Histopathological Analysis
The colon tissues were fixed in 10% formalin for 48 h and processed for frozen sectioning. 3 µm thick sections of the colon were stained with hematoxylin and eosin (H&E). Eight randomly selected fields were viewed under a light microscope, and each field was given scores based on the inflammation severity (ranging from 0–3), inflammation extent (ranging from 0–3), and crypt damage (ranging from 0–4). The total histologic scores for each mouse were calculated by summing the scores from all three parameters, with a maximum possible overall score of 10. A detailed description of the standard scores used is provided in the supplementary materials (Table S1).
Immunofluorescence Microscopy
Colon sections were cultured on glass coverslips and fixed with 4% paraformaldehyde at room temperature for 15 min. The sections were then permeabilized using 0.1% Triton X-100 in PBS for 5 min. Non-specific antibody binding was blocked by incubating the sections with 3% BSA-PBS for 30 min. The primary antibody (β-catenin) was diluted in 0.2% BSA-PBS and incubated with the sections for 2 h at Room temperature. After thorough washing, an Alexa Fluor-488 conjugated secondary antibody (Thermo Scientific, Waltham, AP, USA) was added to bind the primary antibodies. Hoechst 33258 dye (Thermo Scientific, Waltham, AP, USA) was used to stain the nuclei, and the samples were mounted in ProLong Diamond anti-fade medium (Thermo Scientific, Waltham, AP, USA). Images were captured using a Nikon C1 fluorescence microscope and analyzed with Image-Pro Plus 6.0 software (Media Cybernetics, MD, USA).

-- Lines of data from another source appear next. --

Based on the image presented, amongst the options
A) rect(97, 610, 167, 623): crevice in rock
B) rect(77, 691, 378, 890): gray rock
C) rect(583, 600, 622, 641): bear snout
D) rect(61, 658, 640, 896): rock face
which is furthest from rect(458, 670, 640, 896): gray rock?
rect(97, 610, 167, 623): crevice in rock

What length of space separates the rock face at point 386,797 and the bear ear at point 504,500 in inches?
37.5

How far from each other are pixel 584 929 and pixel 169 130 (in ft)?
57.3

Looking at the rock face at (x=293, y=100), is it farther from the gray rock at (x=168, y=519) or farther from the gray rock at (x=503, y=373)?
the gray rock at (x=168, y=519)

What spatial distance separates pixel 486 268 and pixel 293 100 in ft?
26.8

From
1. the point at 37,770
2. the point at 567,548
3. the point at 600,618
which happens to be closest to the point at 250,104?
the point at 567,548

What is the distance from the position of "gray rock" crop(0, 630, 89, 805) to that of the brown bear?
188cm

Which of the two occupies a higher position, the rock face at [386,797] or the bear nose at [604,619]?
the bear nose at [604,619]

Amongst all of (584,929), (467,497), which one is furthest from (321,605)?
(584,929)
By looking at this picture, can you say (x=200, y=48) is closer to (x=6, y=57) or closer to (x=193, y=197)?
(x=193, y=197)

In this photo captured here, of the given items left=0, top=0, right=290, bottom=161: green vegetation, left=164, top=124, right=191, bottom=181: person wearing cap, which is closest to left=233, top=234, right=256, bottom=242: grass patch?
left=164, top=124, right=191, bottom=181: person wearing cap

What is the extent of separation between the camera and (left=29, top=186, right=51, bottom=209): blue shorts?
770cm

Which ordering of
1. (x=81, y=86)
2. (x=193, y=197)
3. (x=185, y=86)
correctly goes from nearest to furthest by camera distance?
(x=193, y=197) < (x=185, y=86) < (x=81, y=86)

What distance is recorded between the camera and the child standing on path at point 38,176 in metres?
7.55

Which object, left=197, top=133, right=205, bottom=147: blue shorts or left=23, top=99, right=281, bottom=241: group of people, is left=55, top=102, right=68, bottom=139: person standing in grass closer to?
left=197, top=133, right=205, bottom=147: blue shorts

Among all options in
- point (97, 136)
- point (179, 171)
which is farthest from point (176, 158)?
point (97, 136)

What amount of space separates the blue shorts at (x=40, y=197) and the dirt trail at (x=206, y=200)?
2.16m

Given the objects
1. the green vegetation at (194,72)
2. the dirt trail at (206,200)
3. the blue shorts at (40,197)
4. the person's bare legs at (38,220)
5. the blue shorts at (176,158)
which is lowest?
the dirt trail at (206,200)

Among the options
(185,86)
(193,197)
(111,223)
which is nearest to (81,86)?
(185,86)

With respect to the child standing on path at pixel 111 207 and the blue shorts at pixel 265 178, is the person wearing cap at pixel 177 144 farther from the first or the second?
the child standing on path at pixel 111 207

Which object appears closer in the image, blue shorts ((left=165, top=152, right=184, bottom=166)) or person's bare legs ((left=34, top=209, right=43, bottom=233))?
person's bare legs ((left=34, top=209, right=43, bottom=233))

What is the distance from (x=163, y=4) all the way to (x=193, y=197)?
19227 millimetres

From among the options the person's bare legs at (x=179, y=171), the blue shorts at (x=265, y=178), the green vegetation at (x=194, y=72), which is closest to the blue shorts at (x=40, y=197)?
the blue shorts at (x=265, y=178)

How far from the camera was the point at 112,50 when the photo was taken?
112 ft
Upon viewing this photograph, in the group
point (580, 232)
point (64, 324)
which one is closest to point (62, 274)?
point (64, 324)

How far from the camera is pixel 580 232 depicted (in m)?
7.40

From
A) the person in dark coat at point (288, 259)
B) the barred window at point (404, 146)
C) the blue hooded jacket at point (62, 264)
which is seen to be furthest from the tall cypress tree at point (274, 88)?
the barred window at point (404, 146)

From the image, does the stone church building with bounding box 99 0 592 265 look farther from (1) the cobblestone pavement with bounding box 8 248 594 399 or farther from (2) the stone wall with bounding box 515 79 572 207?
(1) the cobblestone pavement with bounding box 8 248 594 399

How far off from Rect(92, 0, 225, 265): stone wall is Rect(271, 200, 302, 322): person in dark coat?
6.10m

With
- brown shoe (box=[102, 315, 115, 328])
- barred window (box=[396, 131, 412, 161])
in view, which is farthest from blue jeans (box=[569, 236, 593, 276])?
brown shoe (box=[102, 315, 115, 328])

Analysis of stool microbiota composition by 16S ribosomal RNA gene sequencing
Each group of animals were housed in three cages, with three animals per cage. The cages were cleaned daily, and on day 10, stool samples were collected from each cage, snap-frozen in liquid nitrogen, and stored at − 80°C until further analysis.

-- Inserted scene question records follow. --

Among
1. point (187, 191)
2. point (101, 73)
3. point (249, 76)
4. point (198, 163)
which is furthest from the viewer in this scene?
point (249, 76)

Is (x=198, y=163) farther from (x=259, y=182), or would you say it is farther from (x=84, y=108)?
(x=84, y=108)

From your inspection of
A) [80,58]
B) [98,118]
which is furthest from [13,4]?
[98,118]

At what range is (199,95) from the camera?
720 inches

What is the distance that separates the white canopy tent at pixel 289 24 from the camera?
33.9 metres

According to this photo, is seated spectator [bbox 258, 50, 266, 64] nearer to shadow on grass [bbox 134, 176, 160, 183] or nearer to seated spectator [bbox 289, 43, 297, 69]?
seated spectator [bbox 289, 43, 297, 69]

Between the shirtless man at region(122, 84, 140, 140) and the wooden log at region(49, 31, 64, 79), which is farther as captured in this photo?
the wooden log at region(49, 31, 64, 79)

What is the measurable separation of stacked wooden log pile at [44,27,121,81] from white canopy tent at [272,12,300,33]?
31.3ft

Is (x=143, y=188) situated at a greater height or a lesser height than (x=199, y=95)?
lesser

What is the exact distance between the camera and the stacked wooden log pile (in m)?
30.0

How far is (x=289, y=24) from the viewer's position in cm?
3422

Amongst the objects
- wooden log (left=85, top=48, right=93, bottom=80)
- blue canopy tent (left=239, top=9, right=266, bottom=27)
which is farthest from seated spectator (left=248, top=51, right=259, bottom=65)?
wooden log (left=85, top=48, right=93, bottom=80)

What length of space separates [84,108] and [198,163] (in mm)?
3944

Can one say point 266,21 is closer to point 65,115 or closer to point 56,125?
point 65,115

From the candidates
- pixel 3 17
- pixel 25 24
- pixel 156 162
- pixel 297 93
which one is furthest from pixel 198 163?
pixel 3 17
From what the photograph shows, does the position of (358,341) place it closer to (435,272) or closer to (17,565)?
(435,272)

Total bacterial DNA was isolated from frozen stools using a QIAamp DNA Stool Mini Kit (Qiagen, Valencia, CA, USA). The V3-V4 region of the 16S rRNA gene was amplified, and DNA libraries were constructed following previously described methods. Paired-end sequencing, with a read length of 2 × 250 bp, was performed on the Illumina MiSeq platform (Illumina, Inc, San Diego, CA, USA). After demultiplexing, paired-end reads were joined using FLASH v1.2.7, followed by quality filtering and removal of chimeras. The resulting tags were assigned to operational taxonomic units (OTUs), with a 97% pairwise identity threshold, using UCLUST (version 1.2.22). The assigned taxonomy was aligned against the Silva reference database (Release128, http://www.arb-silva.de). For α-diversity analysis, Mothur (version v.1.30, http://www.mothur.org/) was used to calculate the Chao1 index to characterize species diversity, and the Shannon and Simpson diversity indices to characterize species diversity. Two-dimensional principal component analyses (PCA) plots and non-metric multidimensional scaling (NMDS) were used to assess the variation (β-diversity distance) between experimental groups.
Statistical analysis
All statistical analyses were performed using the ANOVA test. Results were represented as the mean ± SEM. Values were considered significant at *P < 0.05, **P < 0.01, and ***P < 0.001.